The good news is that my hat was found so I can go home with a warm head. But it’s the end of a long week and QCon whilst very enjoyable is also very exhausting.
The take-aways from this conference were:
- Micro-services are big. It’s not just SOA in a different guise (which was really about RPC with giant XML SOAP messages) but rather URIs and message passing or JSON data structures. Virtually every talk on distributed architecture or resilience talked about how to break a monolithic application into individual services which could be developed, deployed and monitored individually.
- Agile companies are deploying components many times per day. This isn’t limited to small organisations; this happens at internet-scale companies that are serving hundreds of thousands of requests per second, including financial companies. The key to this is removal of process and pontification and replacing it with automation so easy that a new employee can deploy to production before lunch on their first day.
- Failure happens. Failing to plan for failure happening is to plan for failure. Any system that is based on a monolithic application or runs in a single instance is both non-scalable and non-fault tolerant by design. The same set of benefits that come from scaling also comes from failure planning. Testing this by destroying instances in production is an extreme way of demonstrating that the system will work in the case of failure, but it gives monitoring and processes practice for when unexpected events can occur.

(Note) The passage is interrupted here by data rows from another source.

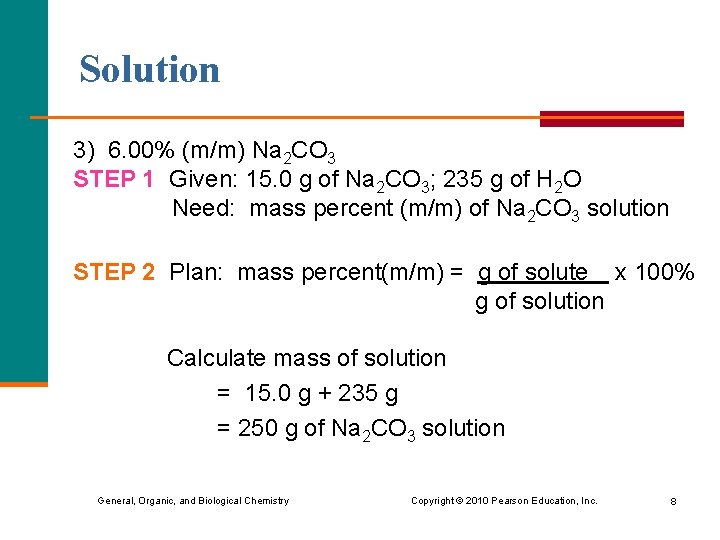 Solution

3) 6.00% (m/m) $Na_2CO_3$

STEP 1 Given: 15.0 g of $Na_2CO_3$; 235 g of $H_2O$
Need: mass percent (m/m) of $Na_2CO_3$ solution

STEP 2 Plan: mass percent(m/m) = $\frac{\text{g of solute}}{\text{g of solution}}$ x 100%

Calculate mass of solution
= 15.0 g + 235 g
= 250 g of $Na_2CO_3$ solution

General, Organic, and Biological Chemistry

Copyright © 2010 Pearson Education, Inc.

8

- The GPL is effectively dead for corporate sponsored open-source projects. All of the firms that had created code for their needs or exposed it for others to use were licensed under permissive licenses such as Apache, MIT, BSD or EPL. In fact, the only GPL licensed software at the talk was OpenJDK, and even that didn’t get a mention by name but under the Java 8 moniker. The only place the GPL is being used by companies is when they actively want to be anti-corporate and are selling subscription support services to large organisations.
Of course QCon London has many tracks, and I only covered a few of them in my write-ups. The videos of the conference will be made available from www.infoq.com (whom I write for) over the next few months. Most of the presentations have been recorded, and the slides should be available from the qconlondon.com website.